Caroline stopped dead, as if her mother had shot her in the neck with a blowdart tipped in neurotoxins. The expression on her face blossomed into something between horror and rage. They could all see the mistake had been made and that there would be no undoing it. “You told them?” Caroline said, turning the full force of herself onto Franny.
“I didn’t . . .” Franny’s voice started small and then trailed into nothing. She meant to say she didn’t know she wasn’t supposed to tell, or she didn’t know it was a secret, but the words just dried up in her mouth.
“Did you think Dad wanted them to know? Did you wonder why he didn’t just call and ask to talk to them?” Caroline took two fast steps to Franny and struck her sister’s bony shoulder with an open hand, the blow knocking the younger girl sideways out of the chair. It hurt, both the arm that was hit and the arm that she fell on. Franny couldn’t help but think that Caroline must have really been mad at her, madder than usual even. Caroline almost never hit her in front of people.
“Jesus, Caroline,” Bert said, putting down his cup. “Stop it. Beverly, don’t let her hit Franny like that.”
Christmas is particularly hard. All four of them were thinking some variation of that same sentence. Beverly leaned imperceptibly away. Nobody liked to see Franny hurt, but the truth was that Beverly was afraid of her older daughter and she didn’t step in unless there was blood.
“Don’t tell me anything,” Caroline said to Bert, spitting just the tiniest bit in her fury. “Tell your snitch.” Franny was crying now. The red imprint of her sister’s hand would be a purple bruise by the time she went to bed. Caroline turned around and pounded up the stairs, every step a blow.
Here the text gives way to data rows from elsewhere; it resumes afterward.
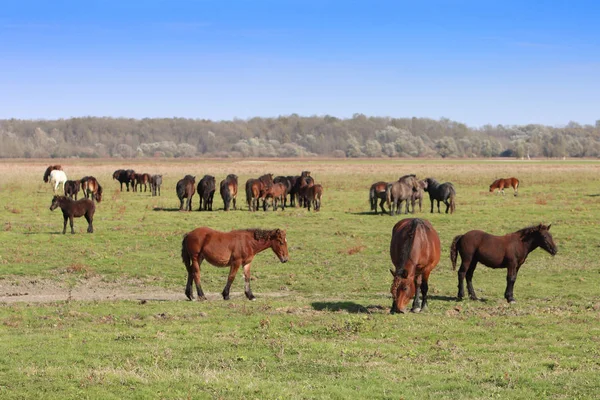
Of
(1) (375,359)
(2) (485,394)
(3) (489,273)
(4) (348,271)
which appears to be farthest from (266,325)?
(3) (489,273)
She would be forced to study without her piece of cake.
Once Fix started law school, his conversations with the girls revolved around torts. “Mrs. Palsgraf was in the East New York Long Island Rail Road Station standing next to a scale,” he said conversationally, like he was telling them a story about his neighbor. He was only saying it to Caroline because Franny had put the phone down and gone back to reading Kristin Lavransdatter. During the “Law School Summers,” as they would later be remembered, Caroline and Fix sat together at the kitchen table, Fix explaining the cases. He said it helped him, that if he could explain a case to the girls then he would have learned the law that was embedded in it. “People will tell you that law school is about learning to think, but it’s not. It’s about learning to memorize.” He held up his hand and counted off on his fingers, “Negligence, wrongful death, invasion of privacy, libel, noncriminal trespass . . .” Caroline took notes. Franny read. Franny credited her father’s time in law school for her reading David Copperfield and Great Expectations, all of Jane Austen, the Bront? sisters, and, eventually, The World According to Garp.